Maintaining the Focus 

“One important thing I want to tell you,” says the Rebbetzin, “is that we never discussed the food at our Shabbos table. It’s not that it was taboo, like lashon hora, we just had more important things to do. It was ungenumen — the kids knew not to say, ‘I don’t like how the cholent came out this week.’

“The men sang zemiros, told over one or two divrei Torah, and we were done with the meal in an hour or an hour and a half. There was no sitting around and schmoozing. After the meal, the Rosh Yeshivah took a short nap, and then went right into learning.” 

The Rebbetzin explains that her father, her father-in-law, and her husband were all careful to be ready for Shabbos two to three hours early. The Rosh Yeshivah would come home Friday afternoon, eat something, and then respond to all the invitations that had arrived that week, sending a brachah or a gift to each family. Then he would clean off the dining room table, put away seforim, and write a letter to his father in Detroit. One of the children would go mail the letter. Then he would shower and prepare for Shabbos, and sit down to learn for two hours before lichtbentshen. 

“A lot of people waste time on Friday,” the Rebbetzin observes. “After chatzos they leave the house to go shopping or do other things. If you’re missing an ingredient to make your Shabbos food, you can probably do without it instead of running out after chatzos! I once heard from Rav Shulman of Monsey that if you decide two hours before licht to make an extra kugel, it’s the yetzer hara trying to get you to mess up your kitchen and become harried. It requires a mindset to accept what you’ve done, and to keep things simple and nice without going overboard.”

A Day of True Rest

“The most important thing for women to keep in mind,” notes the Rebbetzin, “is that when Shabbos comes, rest comes. To use a modern word, unplug! Work on yourself to unplug all of the weekday plans that you have on your mind.

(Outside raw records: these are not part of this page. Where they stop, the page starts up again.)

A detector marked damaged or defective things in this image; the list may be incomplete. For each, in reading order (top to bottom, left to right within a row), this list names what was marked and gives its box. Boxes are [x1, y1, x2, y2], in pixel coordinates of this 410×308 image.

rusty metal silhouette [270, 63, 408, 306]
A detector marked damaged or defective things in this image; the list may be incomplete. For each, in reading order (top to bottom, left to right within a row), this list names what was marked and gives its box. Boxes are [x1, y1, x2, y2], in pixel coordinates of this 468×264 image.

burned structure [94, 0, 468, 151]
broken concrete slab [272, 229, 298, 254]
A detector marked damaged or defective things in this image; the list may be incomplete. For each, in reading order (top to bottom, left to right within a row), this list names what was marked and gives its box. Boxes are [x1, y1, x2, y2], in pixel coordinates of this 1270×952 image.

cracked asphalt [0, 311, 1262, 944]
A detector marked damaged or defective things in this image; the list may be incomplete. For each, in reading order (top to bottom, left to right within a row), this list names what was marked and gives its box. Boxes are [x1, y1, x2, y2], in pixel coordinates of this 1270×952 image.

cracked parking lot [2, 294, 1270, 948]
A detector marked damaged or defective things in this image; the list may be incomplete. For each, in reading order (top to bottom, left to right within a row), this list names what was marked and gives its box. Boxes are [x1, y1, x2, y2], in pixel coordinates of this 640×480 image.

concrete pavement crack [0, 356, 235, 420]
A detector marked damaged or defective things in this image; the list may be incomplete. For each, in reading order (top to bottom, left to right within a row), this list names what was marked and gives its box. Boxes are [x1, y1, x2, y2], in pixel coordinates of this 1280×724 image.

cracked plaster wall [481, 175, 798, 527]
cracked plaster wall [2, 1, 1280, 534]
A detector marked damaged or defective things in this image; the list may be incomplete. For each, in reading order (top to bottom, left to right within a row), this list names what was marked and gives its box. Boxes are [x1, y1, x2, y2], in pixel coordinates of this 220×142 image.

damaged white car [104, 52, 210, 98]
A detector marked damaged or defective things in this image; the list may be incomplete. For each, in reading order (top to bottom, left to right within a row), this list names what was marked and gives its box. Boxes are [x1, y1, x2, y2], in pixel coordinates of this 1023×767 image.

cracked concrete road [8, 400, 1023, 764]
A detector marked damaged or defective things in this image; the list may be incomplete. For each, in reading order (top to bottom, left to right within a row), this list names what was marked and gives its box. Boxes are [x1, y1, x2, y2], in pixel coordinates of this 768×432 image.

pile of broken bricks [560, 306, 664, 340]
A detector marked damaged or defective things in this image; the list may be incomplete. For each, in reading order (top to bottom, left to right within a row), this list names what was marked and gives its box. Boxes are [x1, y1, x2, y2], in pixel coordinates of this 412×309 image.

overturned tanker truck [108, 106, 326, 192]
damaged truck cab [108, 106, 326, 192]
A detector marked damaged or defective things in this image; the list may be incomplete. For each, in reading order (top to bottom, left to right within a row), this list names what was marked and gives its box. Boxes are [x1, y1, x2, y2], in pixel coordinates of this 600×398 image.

The woman, the akeres habayis, sets the tone in the home. When she bentshes licht, she has to be relaxed and in good spirits, and to achieve that you have to keep it simple.

“The crystal goblets and fancy china don’t bring happiness. You don’t need three salads and four dips. I’ve been at homes where they make eight to ten different appetizers, salads, and spreads to serve with that poor little piece of fish. If you’re a mother of young children, keep it simple. No one leaves the table hungry. Your children should feel a sense of belonging and a sense of family pride, that they are part of a wholesome family.”

Like the ladder in Yaakov’s dream, which was grounded in physical reality and reached up to the heavens, Rebbetzin Levin shows us how to take the physicality of this world and use it to reach upward, creating a beautiful, spiritual Shabbos. When we choose Torah values over excess materialism, we turn simplicity into purity — and the incredible results will affect our families, our communities, and the entire Jewish people for generations. 

Rebbetzin Levin’s Mandelbroit

YIELDS 45 PIECES

  • 1 cup Crisco or margarine 
  • 4 eggs
  • 1 cup sugar
  • ½ tsp salt
  • 1 tsp vanilla
  • 2 tsp baking powder
  • zest of 1 lemon
  • 1 6-oz (170-g) pkg chocolate chips
  • 4 cups flour

Preheat oven to 350°F (175°C). 

Cream the Crisco, eggs, sugar, and salt in your mixer. Add vanilla, baking powder, lemon zest, chocolate chips, and flour. Mix.

Grease a cookie sheet. Flour your hands and form the dough into three long, thin rolls (the length of the cookie sheet). Bake for 30–45 minutes, depending on your oven. 

Remove from oven and slice on an angle while hot. You should get about 15 slices out of each log. Let it cool. Eat gezunteheit! 

(No putting it back in the oven. When you’re feeding your family, keep it simple and nice — don’t make yourself crazy!)